Software Engineer, Web
News Break
About NewsBreak
NewsBreak is redefining the way users interact with local news and their communities. By bridging local users, local content creators, and local businesses, our mission is to foster safer, more vibrant, and authentically connected lives. Through robust collaborations with thousands of local publishers and businesses across the nation, NewsBreak is revolutionizing how a new wave of readers access and engage with essential, locally sourced content & information.
Since our inception in 2015, our trajectory has been nothing short of remarkable. We proudly stand as the nation’s premier local news app.

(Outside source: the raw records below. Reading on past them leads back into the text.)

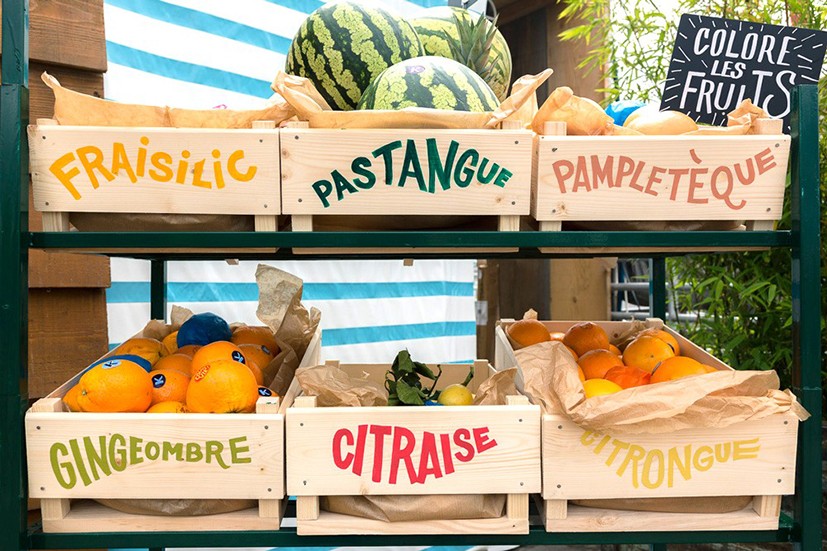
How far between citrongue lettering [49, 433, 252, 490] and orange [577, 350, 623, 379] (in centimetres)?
69

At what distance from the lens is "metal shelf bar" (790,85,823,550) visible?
114 cm

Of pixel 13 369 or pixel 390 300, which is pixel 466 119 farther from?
pixel 390 300

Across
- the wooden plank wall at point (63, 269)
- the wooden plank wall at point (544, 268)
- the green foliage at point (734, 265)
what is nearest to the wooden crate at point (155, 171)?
the wooden plank wall at point (63, 269)

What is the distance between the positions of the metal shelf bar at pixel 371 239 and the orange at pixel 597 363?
326 millimetres

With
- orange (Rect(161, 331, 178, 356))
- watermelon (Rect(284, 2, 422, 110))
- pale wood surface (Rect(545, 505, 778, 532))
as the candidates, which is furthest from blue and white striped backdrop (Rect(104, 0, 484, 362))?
pale wood surface (Rect(545, 505, 778, 532))

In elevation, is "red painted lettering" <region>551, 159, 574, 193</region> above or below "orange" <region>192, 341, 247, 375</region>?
above

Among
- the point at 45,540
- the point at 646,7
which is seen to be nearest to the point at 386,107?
the point at 45,540

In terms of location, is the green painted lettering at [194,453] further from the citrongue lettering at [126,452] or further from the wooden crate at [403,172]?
the wooden crate at [403,172]

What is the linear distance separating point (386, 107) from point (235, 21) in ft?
4.66

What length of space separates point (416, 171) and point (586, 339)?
0.67 meters

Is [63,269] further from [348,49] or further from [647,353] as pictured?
[647,353]

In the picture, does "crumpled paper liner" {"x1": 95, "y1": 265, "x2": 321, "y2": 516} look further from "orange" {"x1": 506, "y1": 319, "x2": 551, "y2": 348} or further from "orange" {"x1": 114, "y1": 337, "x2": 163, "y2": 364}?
"orange" {"x1": 506, "y1": 319, "x2": 551, "y2": 348}

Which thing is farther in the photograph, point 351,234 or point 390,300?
point 390,300

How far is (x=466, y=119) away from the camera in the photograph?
1.16 m
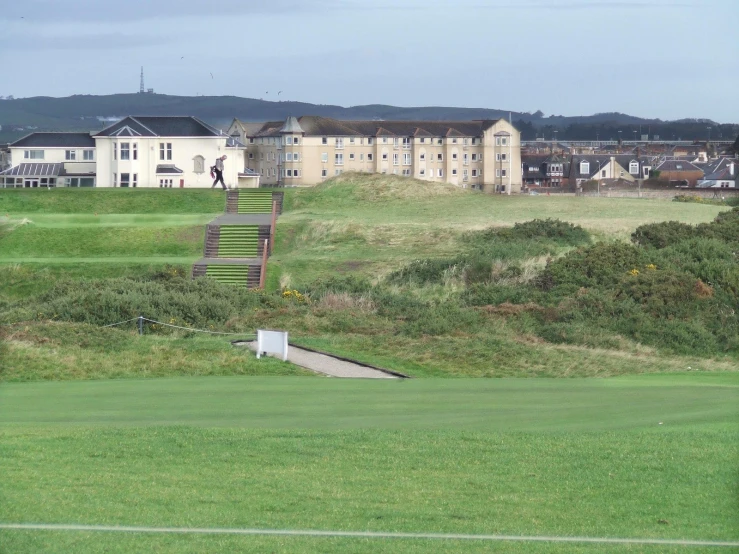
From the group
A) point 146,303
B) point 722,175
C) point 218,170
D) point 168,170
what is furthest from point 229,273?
point 722,175

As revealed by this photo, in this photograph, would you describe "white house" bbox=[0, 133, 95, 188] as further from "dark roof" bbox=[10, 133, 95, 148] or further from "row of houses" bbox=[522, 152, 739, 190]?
"row of houses" bbox=[522, 152, 739, 190]

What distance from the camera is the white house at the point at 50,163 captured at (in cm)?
6488

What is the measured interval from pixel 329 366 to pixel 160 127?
47.0 m

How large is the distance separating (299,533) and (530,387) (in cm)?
808

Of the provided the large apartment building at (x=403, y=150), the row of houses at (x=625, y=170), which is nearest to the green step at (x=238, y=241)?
the large apartment building at (x=403, y=150)

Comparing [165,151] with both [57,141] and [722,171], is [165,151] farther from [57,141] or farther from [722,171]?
[722,171]

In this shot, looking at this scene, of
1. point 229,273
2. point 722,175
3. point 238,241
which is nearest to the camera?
point 229,273

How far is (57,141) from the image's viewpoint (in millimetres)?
65625

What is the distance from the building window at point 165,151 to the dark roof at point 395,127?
45.8ft

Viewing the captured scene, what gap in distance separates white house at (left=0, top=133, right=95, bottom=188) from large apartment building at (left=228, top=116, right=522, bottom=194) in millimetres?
12548

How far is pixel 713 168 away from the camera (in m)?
85.2

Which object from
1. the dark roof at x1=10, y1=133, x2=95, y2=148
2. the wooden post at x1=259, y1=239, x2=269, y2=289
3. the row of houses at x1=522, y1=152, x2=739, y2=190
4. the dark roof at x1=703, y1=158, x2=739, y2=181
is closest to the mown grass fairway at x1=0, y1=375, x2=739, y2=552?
the wooden post at x1=259, y1=239, x2=269, y2=289

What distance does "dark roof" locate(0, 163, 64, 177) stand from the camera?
64812 millimetres

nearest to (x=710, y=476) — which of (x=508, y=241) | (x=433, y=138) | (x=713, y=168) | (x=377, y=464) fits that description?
(x=377, y=464)
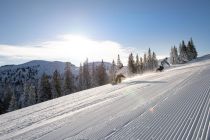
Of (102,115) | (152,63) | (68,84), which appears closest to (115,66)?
(152,63)

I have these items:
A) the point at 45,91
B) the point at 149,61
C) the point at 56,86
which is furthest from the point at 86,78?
the point at 149,61

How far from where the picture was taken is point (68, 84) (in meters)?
74.4

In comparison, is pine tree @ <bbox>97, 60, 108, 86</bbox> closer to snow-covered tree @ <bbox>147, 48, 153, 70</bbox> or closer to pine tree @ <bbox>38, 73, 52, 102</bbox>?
pine tree @ <bbox>38, 73, 52, 102</bbox>

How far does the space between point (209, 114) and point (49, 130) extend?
7.97 meters

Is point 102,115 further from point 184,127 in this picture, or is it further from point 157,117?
point 184,127

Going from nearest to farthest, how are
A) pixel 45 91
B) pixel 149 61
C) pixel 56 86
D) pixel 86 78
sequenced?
pixel 45 91 → pixel 56 86 → pixel 86 78 → pixel 149 61

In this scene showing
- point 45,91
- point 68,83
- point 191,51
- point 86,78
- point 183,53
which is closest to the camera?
point 45,91

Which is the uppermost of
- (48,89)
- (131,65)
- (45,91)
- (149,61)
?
(149,61)

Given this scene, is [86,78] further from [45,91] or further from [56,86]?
[45,91]

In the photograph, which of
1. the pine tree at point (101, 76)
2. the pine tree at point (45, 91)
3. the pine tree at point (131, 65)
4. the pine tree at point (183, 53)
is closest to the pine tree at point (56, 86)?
the pine tree at point (45, 91)

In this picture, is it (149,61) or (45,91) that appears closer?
(45,91)

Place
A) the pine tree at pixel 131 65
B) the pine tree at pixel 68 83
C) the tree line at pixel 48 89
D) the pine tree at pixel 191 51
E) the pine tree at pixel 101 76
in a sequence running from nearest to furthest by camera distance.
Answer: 1. the tree line at pixel 48 89
2. the pine tree at pixel 68 83
3. the pine tree at pixel 101 76
4. the pine tree at pixel 131 65
5. the pine tree at pixel 191 51

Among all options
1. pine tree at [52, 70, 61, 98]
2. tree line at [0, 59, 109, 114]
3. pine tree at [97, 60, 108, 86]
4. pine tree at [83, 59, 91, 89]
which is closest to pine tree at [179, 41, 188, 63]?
pine tree at [97, 60, 108, 86]

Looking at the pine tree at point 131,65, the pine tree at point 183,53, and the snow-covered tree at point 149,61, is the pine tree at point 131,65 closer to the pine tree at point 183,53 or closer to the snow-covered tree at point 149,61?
the snow-covered tree at point 149,61
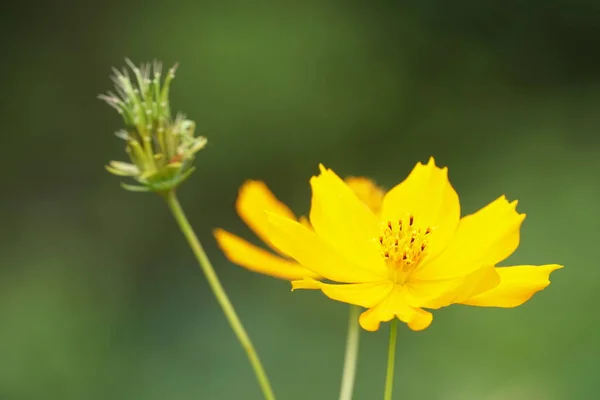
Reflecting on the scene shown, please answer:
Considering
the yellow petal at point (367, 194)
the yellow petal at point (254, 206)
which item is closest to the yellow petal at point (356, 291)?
the yellow petal at point (254, 206)

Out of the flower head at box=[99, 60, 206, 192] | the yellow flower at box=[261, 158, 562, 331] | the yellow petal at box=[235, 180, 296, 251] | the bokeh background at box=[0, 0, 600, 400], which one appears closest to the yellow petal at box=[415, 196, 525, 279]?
the yellow flower at box=[261, 158, 562, 331]

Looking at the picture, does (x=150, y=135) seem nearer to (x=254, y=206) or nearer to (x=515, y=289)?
(x=254, y=206)

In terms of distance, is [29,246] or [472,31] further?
[472,31]

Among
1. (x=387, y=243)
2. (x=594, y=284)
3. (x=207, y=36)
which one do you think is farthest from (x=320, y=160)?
(x=387, y=243)

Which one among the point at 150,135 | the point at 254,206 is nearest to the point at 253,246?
the point at 254,206

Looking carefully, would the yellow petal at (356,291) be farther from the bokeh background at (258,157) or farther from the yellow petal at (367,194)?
the bokeh background at (258,157)

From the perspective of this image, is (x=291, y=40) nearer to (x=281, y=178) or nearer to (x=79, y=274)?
(x=281, y=178)

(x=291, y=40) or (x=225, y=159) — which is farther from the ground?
(x=291, y=40)
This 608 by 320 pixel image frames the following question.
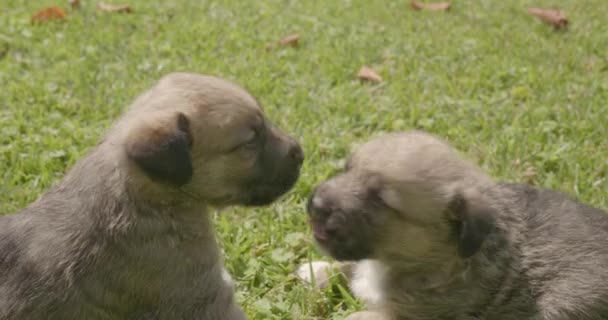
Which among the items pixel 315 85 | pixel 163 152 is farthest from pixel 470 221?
pixel 315 85

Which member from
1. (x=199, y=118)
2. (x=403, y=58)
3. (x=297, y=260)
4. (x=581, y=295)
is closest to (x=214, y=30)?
(x=403, y=58)

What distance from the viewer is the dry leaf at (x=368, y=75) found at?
6922mm

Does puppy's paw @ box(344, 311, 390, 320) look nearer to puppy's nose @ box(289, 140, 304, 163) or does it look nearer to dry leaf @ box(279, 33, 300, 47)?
puppy's nose @ box(289, 140, 304, 163)

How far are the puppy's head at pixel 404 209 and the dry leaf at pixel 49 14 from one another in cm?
589

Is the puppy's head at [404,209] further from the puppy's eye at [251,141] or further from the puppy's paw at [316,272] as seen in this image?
the puppy's paw at [316,272]

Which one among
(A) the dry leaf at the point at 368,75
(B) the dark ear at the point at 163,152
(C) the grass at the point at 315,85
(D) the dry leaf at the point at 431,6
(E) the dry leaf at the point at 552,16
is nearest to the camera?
(B) the dark ear at the point at 163,152

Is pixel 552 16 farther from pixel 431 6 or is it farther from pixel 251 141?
pixel 251 141

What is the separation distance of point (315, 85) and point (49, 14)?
3710 millimetres

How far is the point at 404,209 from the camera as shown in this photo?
3467mm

As a Series-C unicorn startup, our headquarter nestles in the tech hub of Mountain View, California, with other offices in New York City and Seattle. For more information, visit www.newsbreak.com/about
Location: Mountain View, California, United States (Onsite 4 days in office is required)
About the Role
As a Software Engineer-Web, you will play a pivotal role in building and optimizing our data acquisition infrastructure, ensuring the seamless collection and processing of web data to support critical business needs. You will tackle complex technical challenges in web crawling, enhance the performance of large-scale distributed systems, and contribute to the development of innovative solutions that drive our data-driven decision-making processes. If you are passionate about web technologies, data extraction, and system optimization, this is the perfect opportunity to make a significant impact.
Responsibilities
- Design, develop, and maintain distributed web crawler systems, ensuring efficient data scheduling, scraping, parsing, and storage.
- Collect and process data from the internet and partner sources in compliance with website policies and legal regulations.

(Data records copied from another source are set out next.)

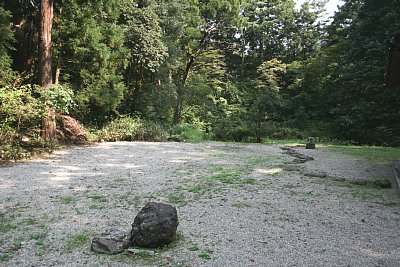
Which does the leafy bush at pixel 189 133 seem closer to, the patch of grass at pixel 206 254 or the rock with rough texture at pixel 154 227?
the rock with rough texture at pixel 154 227

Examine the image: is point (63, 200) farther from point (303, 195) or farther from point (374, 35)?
point (374, 35)

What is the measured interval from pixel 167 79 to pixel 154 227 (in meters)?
11.8

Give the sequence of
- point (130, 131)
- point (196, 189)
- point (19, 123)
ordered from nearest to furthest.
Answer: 1. point (196, 189)
2. point (19, 123)
3. point (130, 131)

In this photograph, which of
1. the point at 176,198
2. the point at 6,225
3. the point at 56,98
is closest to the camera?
the point at 6,225

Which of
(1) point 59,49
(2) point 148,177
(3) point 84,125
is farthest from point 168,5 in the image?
(2) point 148,177

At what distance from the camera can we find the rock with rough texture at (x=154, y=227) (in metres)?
2.79

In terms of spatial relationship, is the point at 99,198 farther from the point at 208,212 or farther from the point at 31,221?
the point at 208,212

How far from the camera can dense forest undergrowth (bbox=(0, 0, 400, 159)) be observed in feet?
25.9

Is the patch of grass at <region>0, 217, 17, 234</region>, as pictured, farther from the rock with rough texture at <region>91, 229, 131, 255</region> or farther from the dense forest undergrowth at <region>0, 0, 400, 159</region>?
the dense forest undergrowth at <region>0, 0, 400, 159</region>

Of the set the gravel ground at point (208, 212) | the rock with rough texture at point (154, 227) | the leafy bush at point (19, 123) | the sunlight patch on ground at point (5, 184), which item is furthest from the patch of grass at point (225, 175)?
the leafy bush at point (19, 123)

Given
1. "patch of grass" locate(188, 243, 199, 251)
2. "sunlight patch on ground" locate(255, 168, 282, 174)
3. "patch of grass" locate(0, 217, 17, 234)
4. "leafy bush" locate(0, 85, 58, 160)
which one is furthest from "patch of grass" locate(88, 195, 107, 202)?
"leafy bush" locate(0, 85, 58, 160)

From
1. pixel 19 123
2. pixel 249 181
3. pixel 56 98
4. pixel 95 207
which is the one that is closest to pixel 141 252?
pixel 95 207

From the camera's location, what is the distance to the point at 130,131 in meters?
11.2

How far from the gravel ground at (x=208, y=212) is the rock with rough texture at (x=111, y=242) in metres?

- Optimize crawler performance to handle large-scale data extraction with high efficiency and reliability.
- Solve complex technical challenges related to web crawling, including anti-crawling mechanisms, dynamic content rendering, and data quality assurance.
- Collaborate with cross-functional teams, including data scientists, backend engineers, and product managers, to meet diverse business data requirements.
- Stay updated with the latest web technologies and crawling frameworks to continuously improve system capabilities.
Requirements
- Bachelor’s degree or higher in Computer Science, Engineering, or a related field, with at least 2 years of experience in web crawling and data collection.
- Proficiency in mainstream web scraping technologies and frameworks/tools such as Scrapy, Selenium, and Puppeteer.
- Strong coding skills in at least one programming language, such as Python, Java, Go, or C++.
- Solid understanding of web technologies, including HTML, CSS, JavaScript, and web protocols (HTTP/HTTPS).
- Experience with distributed systems, data pipelines, and storage solutions is a plus.
- Strong problem-solving skills, attention to detail, and the ability to work independently or as part of a team.
- Familiarity with frontend development and dynamic content rendering techniques is preferred.
Benefits
We offer a competitive benefits package:
- Health, dental, and vision care for you and your family (100% coverage for employee)
- Top-tier 401(K) plan with company matching
- Paid time off and paid holidays
- FSA, HSA and commuter benefits programs
- Team activity budget